May 14, 2018, © Leeham News: The engine problems are getting worse.
These have moved beyond the technical issues with the Rolls-Royce Trent 1000, GE Aviation GEnx, Pratt & Whitney GTF and CFM56.
The problems are trickling down to the maintenance, repair and overhaul shops.
LNC previously touched on the back-up in MRO shops due to the RR Trent 1000 problems, affecting even Trent 700 (Airbus A330) MRO scheduling. We’ve also reported the knock-on effect of the GTF MRO on other engine shop visits.
The mandated-inspections of CFM56 fan blades in the wake of the Southwest Airlines accident last month inundated MRO shops with unexpected visits.
Now, a European appraisal company forecasts that the “bow wave” of CFM56 shop visits will create a crisis for spare engines and parts.
“IBA forecasts that the engine lease market will be unable to meet critical demand for spare engines and parts as bow wave of shop visits for the CFM56-7B and-5B hits,” the company said last week.
“The engine lease market will not be able to support the 25-35% increase in shop visit rates forecast for CFM56-7B and -5B engines and continuing strong demand for V2500’s in the period 2019-2024,” IBA wrote. “There is currently very limited availability of spares and unless more spare engines are generated by retirements and aircraft teardowns, or airline held spare stock absorbs some of the demand, IBA expects engine inductions and longer turnaround times (TATs) will create a log jam further intensified by the impact of compound shop visits.”
TATs for Trent 700 and GE90 engines powering the A330 and Boeing 777 have balloon by months, market intelligence says, as MRO shops are overwhelmed by demand, exacerbated by the special problems in the market today.
The increasing trend toward power by the hour (PBH) agreements adds to the backlog.
The engine OEMs have long considered MRO and after-market parts as a profit center. Selling engines, especially in a competitive situation (which is increasingly rare), typically comes at a steep discount. Engines on the Airbus A380 saw discounts of 80%. I know of one case in the MD-11 days in which the winning OEM gave the engines away in exchange for the MRO contract.
Pratt & Whitney and CFM want MRO contracts with every GTF and LEAP deal they do, whether it’s on the competitive A320neo or the sole-source 737 MAX.

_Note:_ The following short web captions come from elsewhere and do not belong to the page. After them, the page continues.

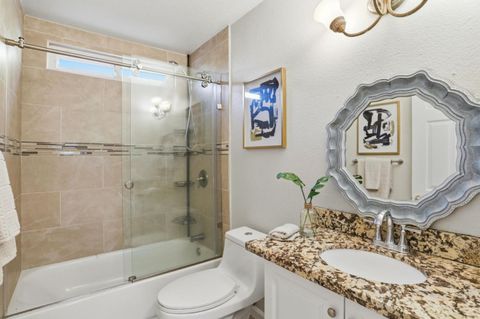 Tiny photo for 2030 Flintbury Court, SAN JOSE, CA 95148 (MLS # ML82029854)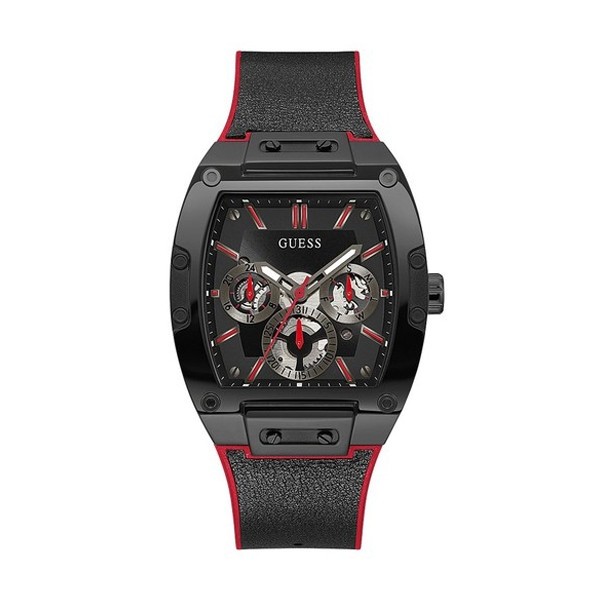 Ceas Barbati, Guess, Phoenix GW0202G7 - Marime universala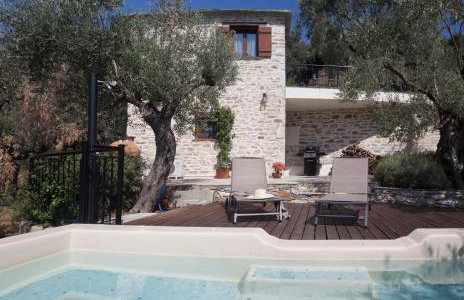 Villas by Pelion Esties in Ano Gatzea - Foto 2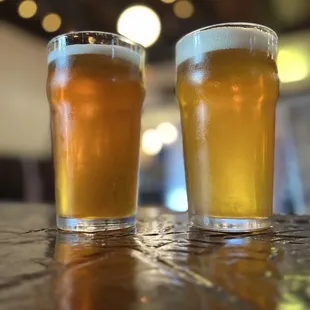 Sea of Haze and YoBro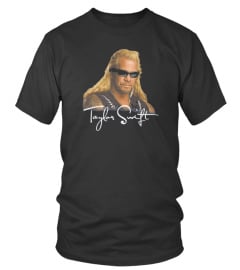 Dog The Bounty Hunter Taylor Swift Shirt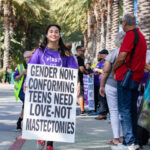 Nearly 80 Percent of Americans—Including Most Democrats—Oppose Puberty Blockers for Minors | USNN World News Nearly 80 Percent of Americans—Including Most Democrats—Oppose Puberty Blockers for Minors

The market is in general agreement that despite PW’s current (and excruciating long-running) problems with the GTF, it will eventually be a good engine. The LEAP likewise will be good, but there are some teething problems and its on-wing time initially will be less than the CFM56, an engine that despite the blade issues in 2016 and last month, is a phenomenally durable and reliable engine.
PW and CFM each pursued MRO contracts and now, with the warranties, are on the hook. These responsibilities also put pressure on the MRO shops.
The emergency inspections required by the US FAA and Europe’s EASA on the CFM56 following the Southwest accident illustrates only a fraction of the problems. Here in the Seattle area, there was an unexpected and steady stream of Southwest 737s into Everett’s Paine Field where MRO ATS is located. In just one weekend, there were more than a dozen Southwest airliners on the ground. This picture was repeated throughout the country.
Although the inspection requirements are short-lived, the underlying problems are not.
The GEnx icing problems are years old and there’s no end in sight. RR says its Trent 1000 issues won’t be fully resolved until about 2022. PW puts final resolution for the GTF at 2021. There’s no estimate when the TATs for the Trent 700 and GE90 will get back to normal.